El Moussa co-hosts a real estate show on HGTV called "The Flipping El Moussas" with his wife, Heather, who is also a cast member on Netflix’s "Selling Sunset." El Moussa shared that he had just finished walking the nearby property where the couple is developing a “super cool, super modern” 138-unit apartment complex with a rooftop pool.
“We got so lucky to find this land,” El Moussa said. “Because finding land like this in North Hollywood, it's literally impossible.”
El Moussa left out of the video why a lot like this was available in the first place. Just a week before, the current property owner was convicted in federal court of hiring someone to set fire to vacant units on the site, an arson that tenants say was part of a years-long illegal harassment campaign to force them to leave.
Now the El Moussas are evicting the five remaining tenants, who all are in rent-controlled units. The residents worry about their future in L.A.'s sky-high rental market and believe they should be compensated for the turmoil they've gone through.
"It's been my home for 40 years," said Cathy Livas, 77, who pays $824 a month to live in a dingbat unit with her 56-year-old son with special needs. "Why would I want to live anywhere else? Do you know the price of rents?"
Livas and other tenants said they'd be willing to negotiate a buyout but believe it should be far in excess of the up to $25,000 required under the law given that their outgoing landlord, Arthur Aslanian, tried to burn them out of their homes and otherwise illegally force them to go.
In a presentation to investors, the El Moussas project that after five years they'll be able to sell the apartment complex for $26 million more than what it costs to acquire the property and build the development.
"Pay us to leave," said Clare Letmon, 32, who lives in a bungalow with her husband, Jonpaul Rodriguez, 35. "But pay us an amount of money that’s dignified and recognizes the profit they’re set to make off of everything that was done to us."
Neither Tarek nor Heather El Moussa could be reached for comment. In an emailed statement, Eda Kalkay, the El Moussas' public relations representative, said that the El Moussas recognize the property owner is involved in "several serious legal matters" but that the couple and other development partners will have no affiliation with them once the sale of the property is finished.

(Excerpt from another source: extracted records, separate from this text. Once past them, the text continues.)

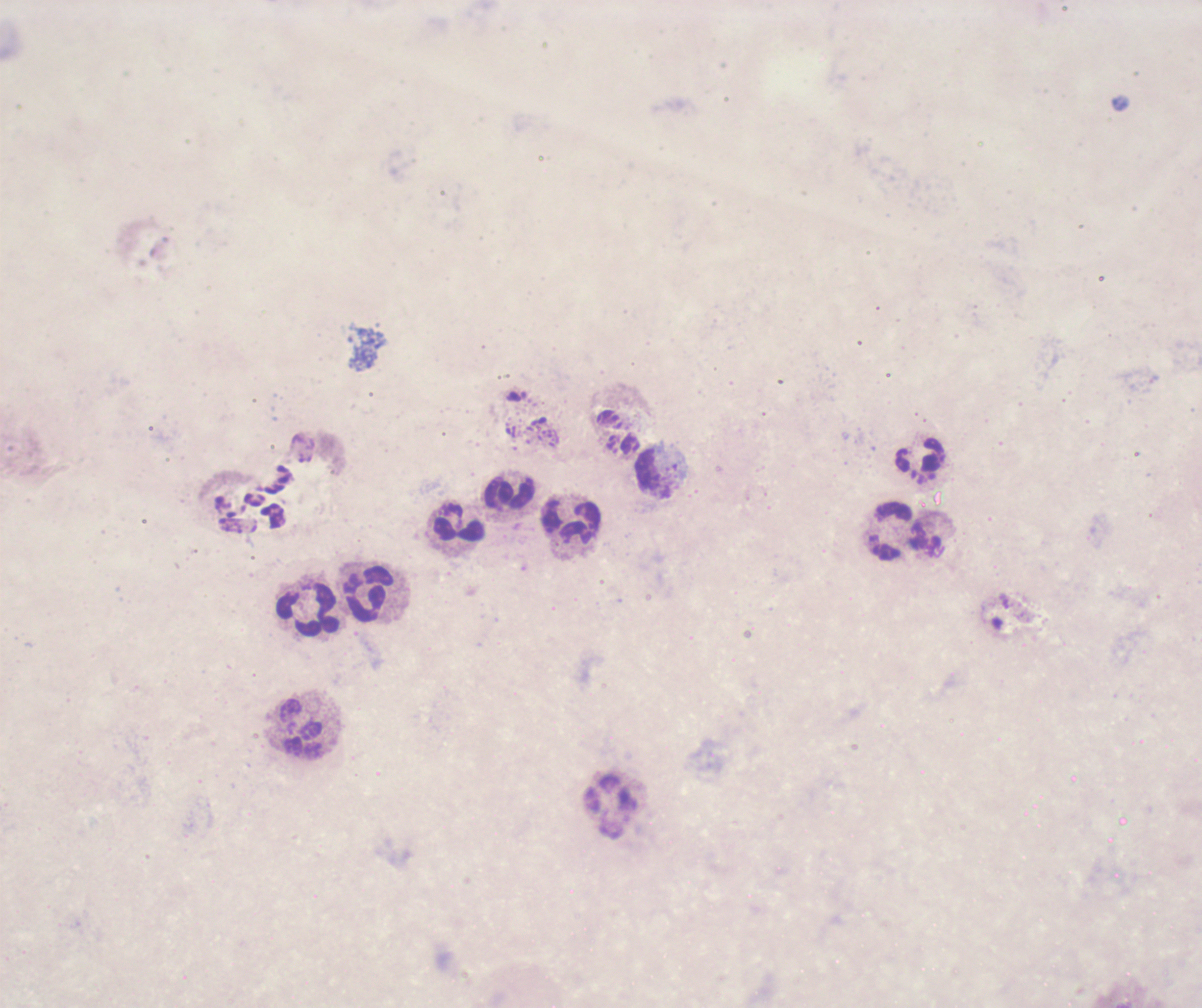
No Plasmodium parasites seen.

Approximate centers as [x, y] in pixels.
Summary:
  - Leukocyte locations: [921, 459], [654, 473], [509, 493], [573, 520], [459, 529], [892, 531], [370, 595], [310, 611], [302, 728], [610, 806]
  - Stain: Romanowsky
  - Field of view: one from this slide
  - Preparation: thick blood film
  - Coloration quality: bad
  - Magnification: 100x
  - Background quality: poor
  - Image size: 1202×1008 pixels
  - Context: previously used in a real diagnosis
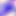

identification = Toxoplasma gondii
modality = micrograph
magnification = 400x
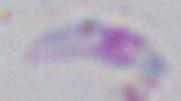

Micrograph. Toxoplasma gondii is seen. Captured at 1000x magnification.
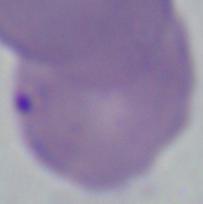 A Babesia parasite is seen. 1000x magnification. Micrograph.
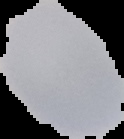 Segmented cell region on a black background. Image is 124×139 pixels. From a thin blood smear. Result: no Plasmodium parasites detected.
Assess the morphology of the erythrocytes.
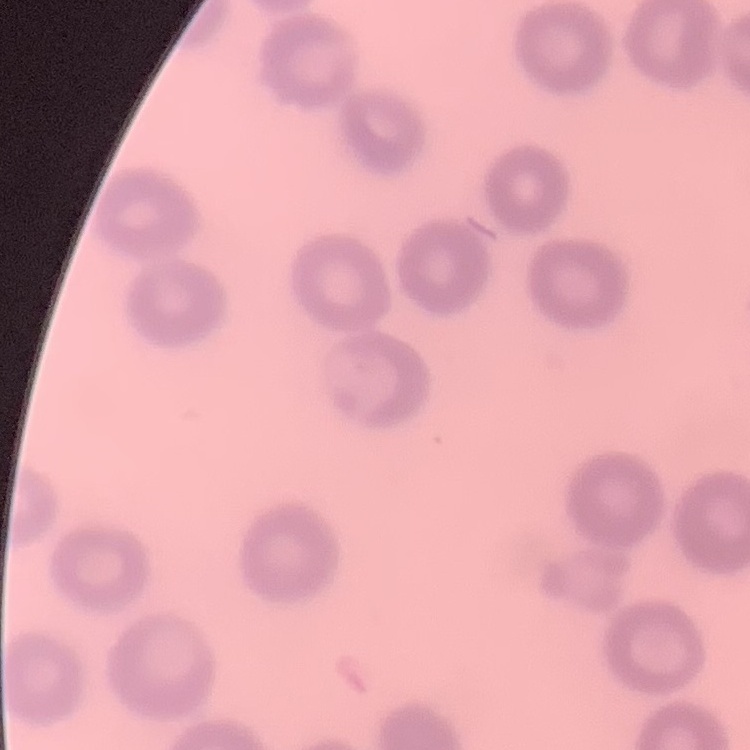

They show no rouleaux formation.

Stained with either Field's or Giemsa. One tile cut from a larger photomicrograph. Thin blood smear.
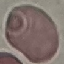

Summary:
  - Result: no malaria parasites seen
  - Preparation: thin blood film
  - Image type: automatically extracted cell patch, resized to 64 × 64 pixels
  - Stain: Giemsa
  - Capture: smartphone camera at the microscope eyepiece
Classify this cell by malaria status.
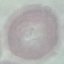
It is uninfected.

Cell patch, automatically extracted from a larger field of view and resized to 64 × 64 pixels. Thin blood smear. Giemsa stain. Photographed with a smartphone camera at the microscope eyepiece.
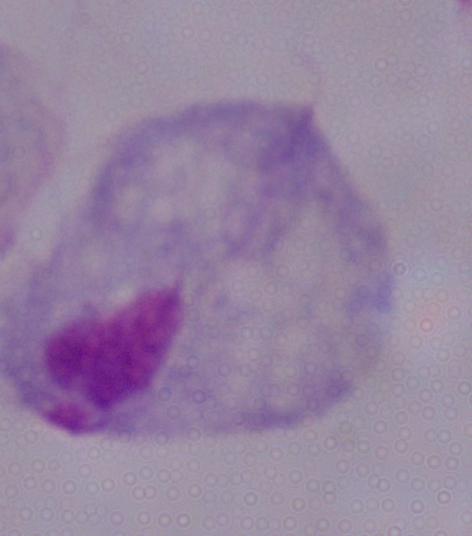
{
  "modality": "micrograph",
  "identification": "trichomonad",
  "magnification": "1000x"
}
Locate every blood parasite and identify its species.
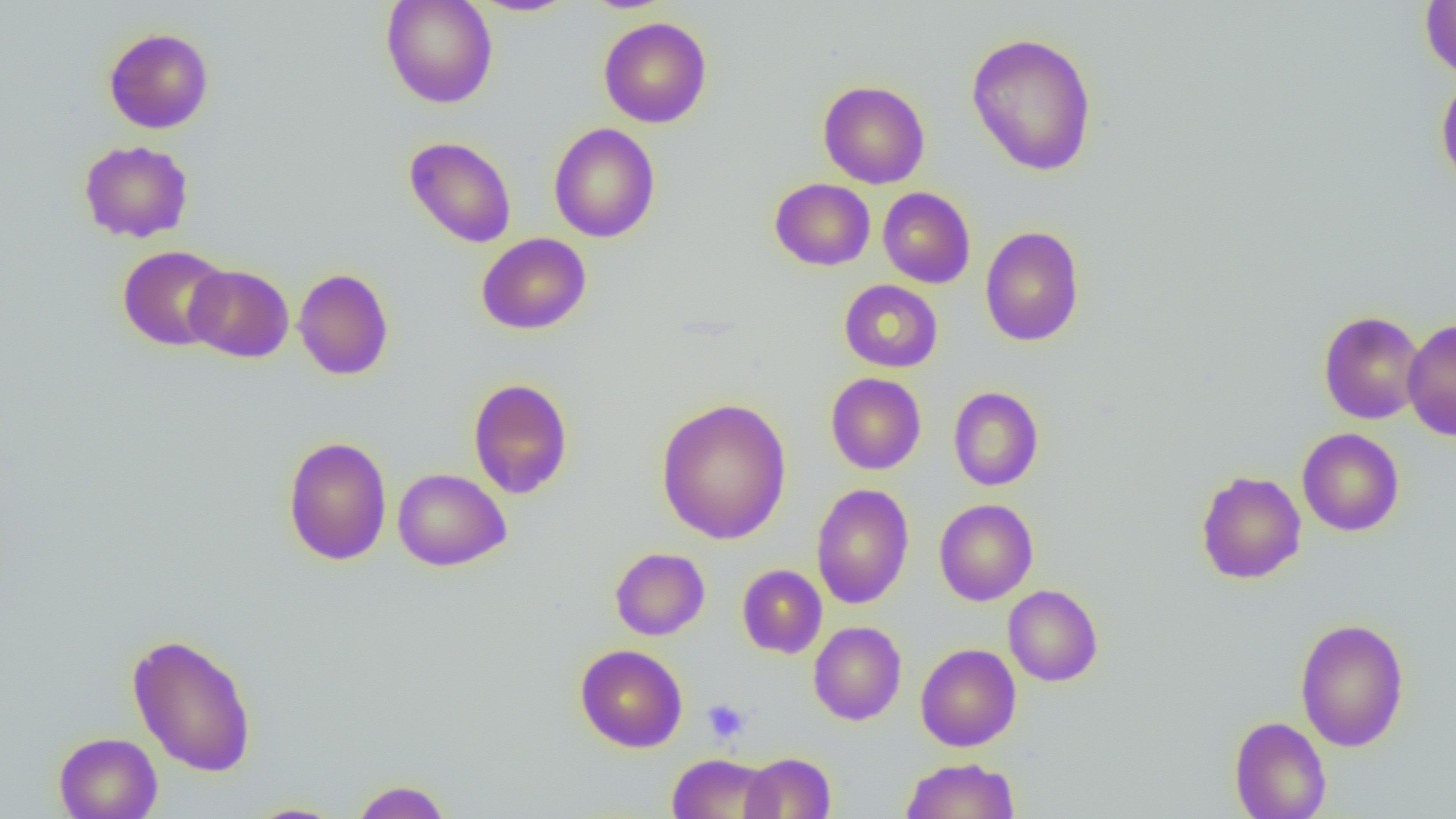
No blood parasites seen.

Approximate bounding boxes as (x1, y1, x2, y2) in pixels. Uninfected red blood cell locations: (381, 0, 498, 109), (469, 1, 580, 17), (1420, 1, 1456, 81), (598, 16, 712, 128), (103, 27, 214, 134), (966, 32, 1098, 176), (1435, 76, 1456, 191), (818, 80, 930, 189), (549, 122, 661, 243), (404, 136, 516, 247), (79, 140, 193, 243), (769, 178, 876, 271), (878, 187, 975, 288), (980, 226, 1084, 347), (476, 233, 591, 335), (117, 245, 231, 351), (184, 264, 294, 363), (293, 267, 394, 380), (836, 279, 936, 473), (839, 279, 943, 372), (1318, 310, 1426, 425), (1402, 318, 1456, 441), (825, 373, 926, 474), (468, 377, 574, 499), (948, 386, 1044, 491), (656, 398, 792, 544), (1297, 428, 1405, 536), (282, 436, 392, 565), (393, 468, 511, 571), (1195, 470, 1306, 584), (811, 484, 914, 610), (934, 499, 1038, 605), (610, 547, 710, 640), (737, 564, 827, 658), (1003, 584, 1103, 686), (1295, 618, 1409, 752), (808, 621, 906, 725), (127, 632, 257, 777), (915, 643, 1021, 751), (575, 644, 688, 752), (1229, 716, 1331, 819), (53, 732, 163, 818), (741, 752, 836, 818), (667, 753, 778, 818), (901, 757, 1020, 819), (351, 780, 452, 819), (242, 802, 348, 818). Platelet locations: (702, 699, 750, 743). Slide-level diagnosis: no evidence of blood parasites. Thin blood film. Optical microscopy. Image is 1456×819 pixels. Captured at 1000x magnification. One field of a larger specimen.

"The goal is to work closely and respectfully with the current tenants by providing proper move-out compensation and constructing a safe and pristine new apartment complex that will also include 14 low-income units," the statement said.
The property, made up of multiple lots, currently houses 10 bungalows, five dingbat apartments, a single-family home and 6-foot-tall weeds growing next to the burned-out structures.
The horrors of living there began years ago when tenants said Aslanian started ripping out the walls of their units, exposing them to asbestos, mold and vermin and retaliated against them when they complained or pushed for repairs.
In February 2022, Aslanian promised to pay someone $2,000 to set fire to the property, federal prosecutors said. Using a borrowed gas canister and a hotplate, only the outside of a building was scorched. The next month, a second fire, prosecutors said, was started by another co-conspirator, burning two of the vacant bungalow units.
Prosecutors said Aslanian's arson campaign was designed to force the tenants out, and most of the residents have left the property. Aslanian secured approval for the new 138-unit project within months of the fires.
"Those permits exist because of everything Arthur did," Letmon said. "The building was almost vacant because of everything Arthur did."